Hi, I’m running the pmm-agent on both my prod and dev databases and noticing really high CPU when installing the postgres service (node monitoring isn’t causing any issues) on my smaller dev instances (using t3a.medium on AWS). Without the PMM postgres service installed CPU is not going above 5% but with the standard metrics resolution, we were seeing the CPU max out consistently and the database crashing. We have managed to stabilise the database by having a custom metrics resolution with less frequent polling and I have reimplemented the PostgreSQL services in PMM to use pg_stat_statements instead of pg_stat_monitor although I’m not sure this last step made much of a difference.

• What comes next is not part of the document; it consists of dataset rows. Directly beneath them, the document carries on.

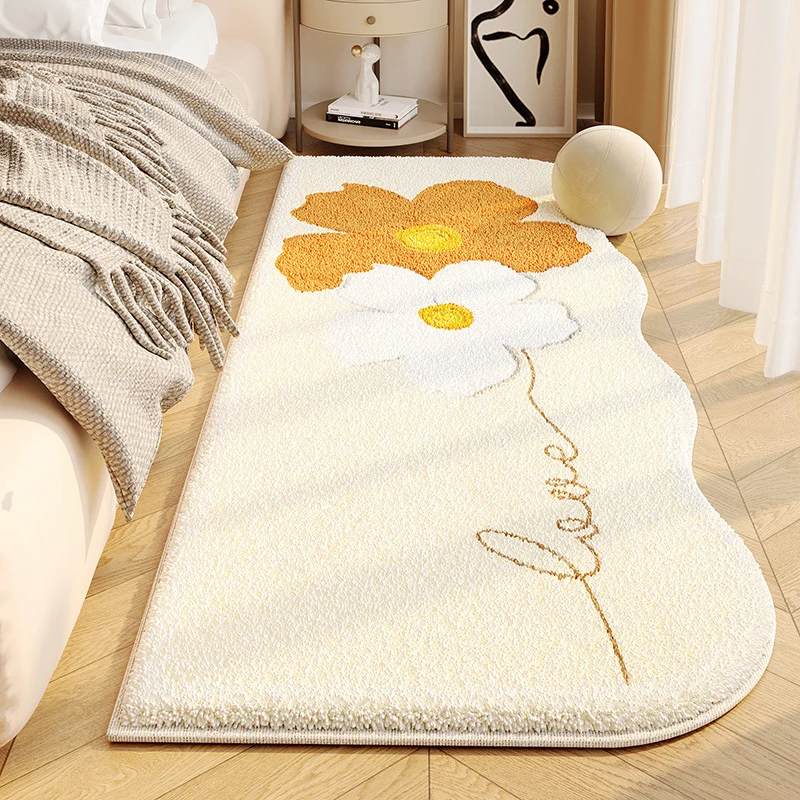 Floral Shaped Plush Area Rug Stornfield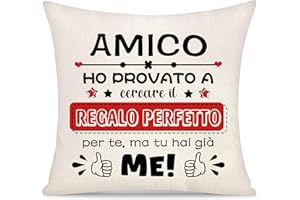 YOSKIASD Amico Copricuscino Regalo per Uomo Ragazzi da Miglior Amici Amicizia Regali di Laurea Ispiratore Decorativi Regali Amici Natale Compleanno Ho Provato a Cercare il Regalo Perfetto per te (Amico-a)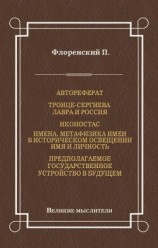 читать Автореферат. Троице-Сергиева Лавра и Россия. Иконостас. Имена. Метафизика имен в историческом освещении. Имя и личность. Предполагаемое государственное устройство в будущем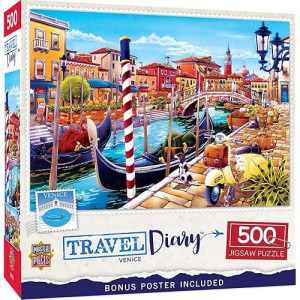 Masterpieces 550 Piece Jigsaw Puzzle For Adults, Family, Or Youth - Venice - 18"X24"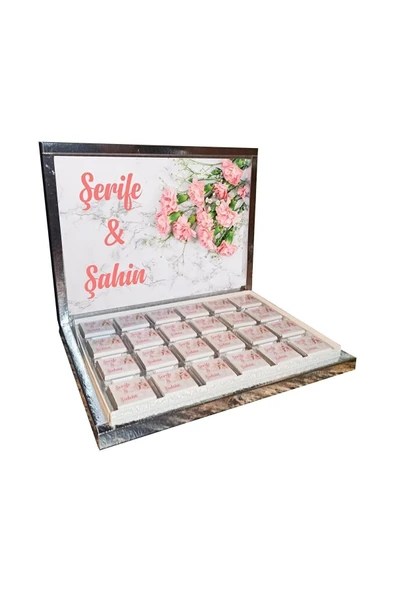 Söz Nişan Nikah Çikolatası 72 Adet Madlen Çikolata ürün görseli 1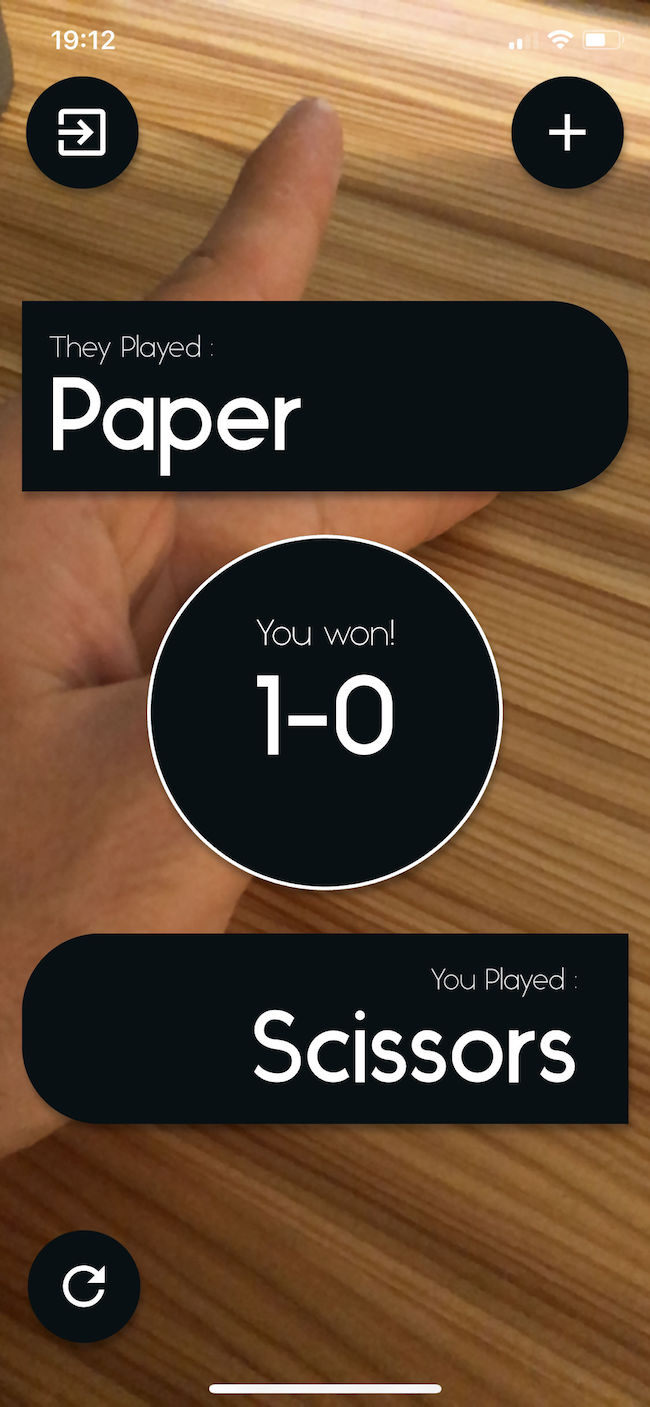 Augmented Reality Rock, Paper, Scissors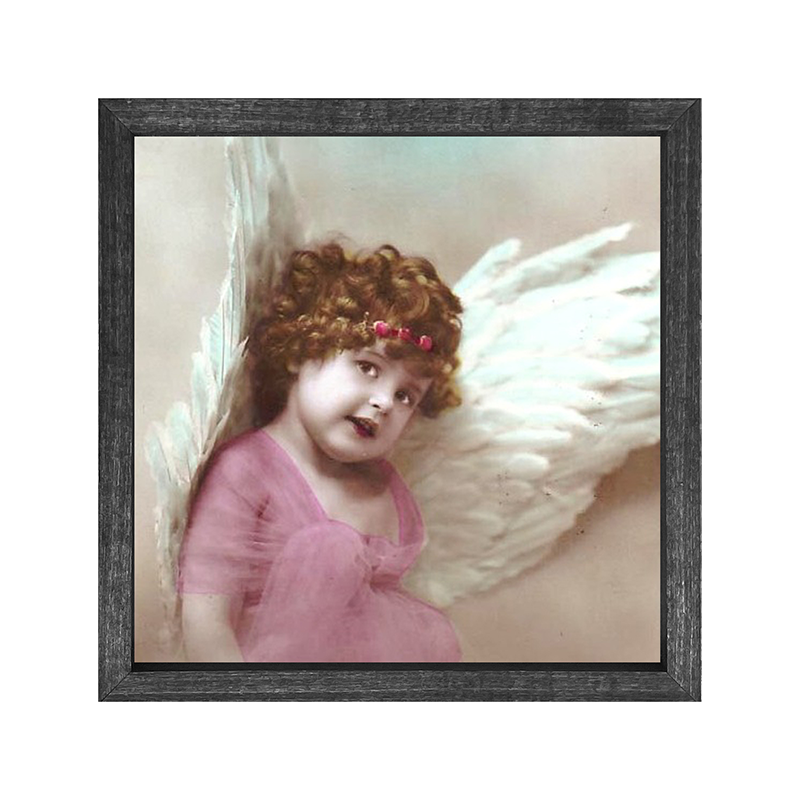 Vintage angel gazing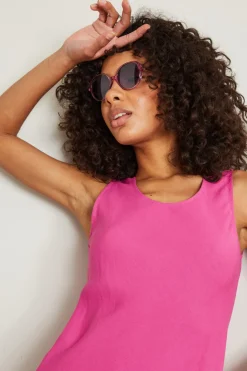 Occhiali tondi - Rosa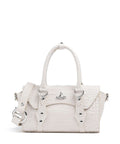 Vivienne Westwood Bettina Embossed Croc Mini Handbag pearl white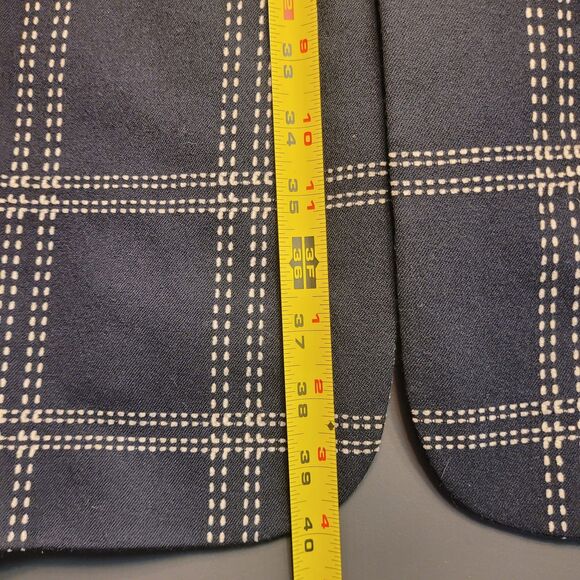 Steve Harvey Collection Mens Black Blazer Suit Coat 49L Wool Embroidered SH7007 - Picture 11 of 11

Looking at the queries that were causing the high CPU, it is mainly this one here:
SELECT
current_database() datname,
schemaname,
relname,
seq_scan,
seq_tup_read,
idx_scan,
idx_tup_fetch,
n_tup_ins,
n_tup_upd,
n_tup_del,
n_tup_hot_upd,
n_live_tup,
n_dead_tup,
n_mod_since_analyze,
COALESCE(last_vacuum, $1) as last_vacuum,
COALESCE(last_autovacuum, $2) as last_autovacuum,
COALESCE(last_analyze, $3) as last_analyze,
COALESCE(last_autoanalyze, $4) as last_autoanalyze,
vacuum_count,
autovacuum_count,
analyze_count,
autoanalyze_count,
pg_total_relation_size(relid) as total_size
FROM
pg_stat_user_tables
I can see that the query above is taking on average 1.87 seconds!
Because we are using timsecaledb the number of rows returned is > 6000, the large majority (i.e 99%) of which are timescaledb’s partitioned chunk tables for our older data.
As a new user to PMM, what are our options here in terms of either fine tuning the query or disabling this particular query entirely?